I feel something swirling inside like a vague memory. My lips tremble and I am overcome by sadness. As if in a lucid dream, I see a charred wall disappearing behind smoke. Moans come from an invisible source. A guard wearing a swastika armband pokes at dozens of bloodied bodies with his rifle. He shoots at whatever still moves.

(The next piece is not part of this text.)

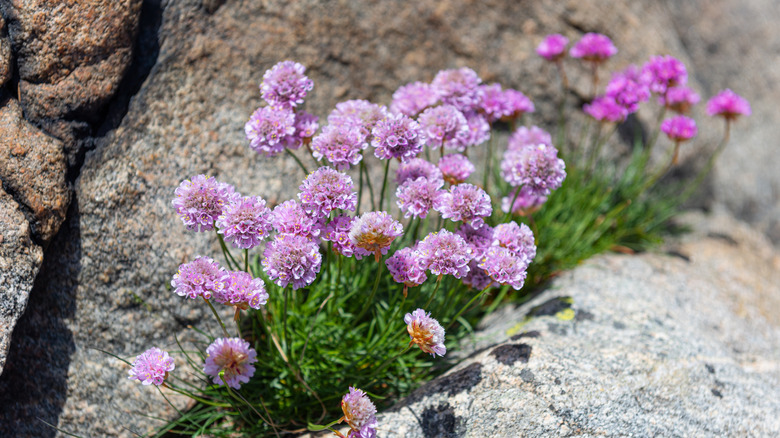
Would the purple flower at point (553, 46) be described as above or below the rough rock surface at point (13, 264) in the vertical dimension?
above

A bird flies up from the wall to the adjacent building, watching from the rooftop as Ruth collapses among the dead below; her arm lies outstretched towards her friend with the crucifix. I push the visions away and unexpected words tumble out. I ask Jill, “Do you know of someone called Martin Buber, who expressed the idea that all religions are the same at their essence?”
Jill looks pleased. “You’ve read his work?”
I shake my head. “I don’t think so, but I have heard it somewhere.”
“All right, you two,” Karen says, “these are noble sentiments, but really, Jill, isn’t what you’re suggesting a kind of evasion?” Karen looks at me for support, but I disagree. She sees me shaking my head, but continues. “I think, Jill, you have trouble taking a stand—right or wrong, true or false, good or bad. To you everything seems relative with your ‘right on’ and ‘groovy.’ I imagine you gaze at a rose and think it can help you understand the cosmos.”